Mariano BERTUCHI (Granada, 1884)
Cuando el artista acomete este pequeño dibujo, la experiencia del viaje y el conocimiento adquirido, nos evoca tierras nuevas, casi ignotas en esa época, que nos hacen soñar.
Anna BILLING (Suecia, 1849-1927)
En estos paisajes de finales del siglo XIX, la autora nos hace reflexionar sobre el transcurso del tiempo, sobre los viajes y sobre el orden de las cosas. Referencias naturales como montañas y vegetación, cascadas y ríos, se contraponen a misteriosas construcciones y a lo que es más sorprendente, el progreso, representado por un tren que hace y deshace el camino.

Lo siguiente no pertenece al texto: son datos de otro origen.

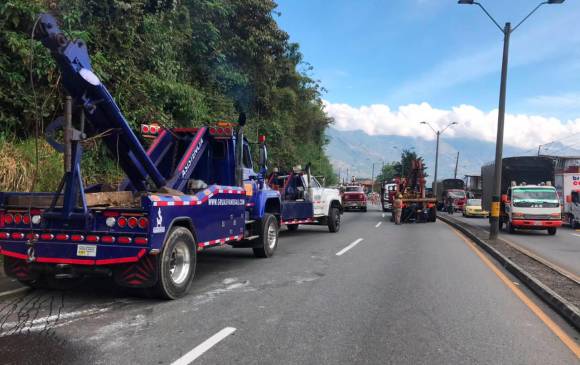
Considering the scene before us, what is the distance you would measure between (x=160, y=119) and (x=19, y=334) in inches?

Joan BROSSA (Barcelona, 1919)
A modo de rosa de los vientos. Un espejo roto. La forma circular, los destellos del sol y las cuatro direcciones geográficas, bastan para sugerir un viaje abierto que el espectador decide.
Ellsworth KELLY (New York, Estados Unidos, 1923)
Importante figura dentro del arte contemporáneo, en esta obra tan singular, tan anómala dentro de su producción, nos sumerge en la visión de ríos fluyentes, verdaderos caminos, vías que tan importantes han sido en la historia de la Humanidad.
Ángel PADRÓN (Santa Cruz de Tenerife, 1969)
Aquí, el artista reflexiona sobre el mundo a través de las medidas. Lo no abarcable se reúne en un conjunto que aporta proximidad. Su título, tan elocuente y esclarecedor, nos remite a un museo en el que todo está organizado. La altura de la instalación es justo, la altura del autor.
Betsabeé ROMERO (México D.F., México, 1963)
El mundo no es lo que parece. Cada ángulo nos desvela aspectos nuevos. Aquí lo desconocido se somete a una disección imposible de completar.
Néstor SANMIGUEL (Zaragoza, 1949)
La pintura como mapa en el que recorridos mentales se ordenan sistemáticamente. El color se nos desvela como accidentes de este territorio. Las líneas añaden una complejidad matemática como la de los propios sistemas cristalográficos. Micromundos que aglutinan las distintas culturas que este artista viajero nos ofrece.
Ignacio TOVAR (Castilleja de la Cuesta, Sevilla, 1947)
Aprehender lo imposible. Mares evocadores con nombres de personas. Corrientes de terciopelo en los que bañar la mirada.
Patricio VÉLEZ (Quito, Ecuador, 1945)
Uno de los lugares míticos del orbe, la Amazonia, recibe la visita de alguien que lo conoce bien: Patricio Vélez. En estas obras el artista nos acerca a este lugar, manteniendo el misterio pero despojándolo de su carga exótica. Haciéndolo asequible; casi familiar.
ZUSH (Barcelona, 1946)
Desde dentro, en este estado alerta de la consciencia, Zush nos enseña formas nuevas, texturas, colores conectados con la psicodelia. En estas obras se ve a la vez la grandeza y la pequeñez del ser humano.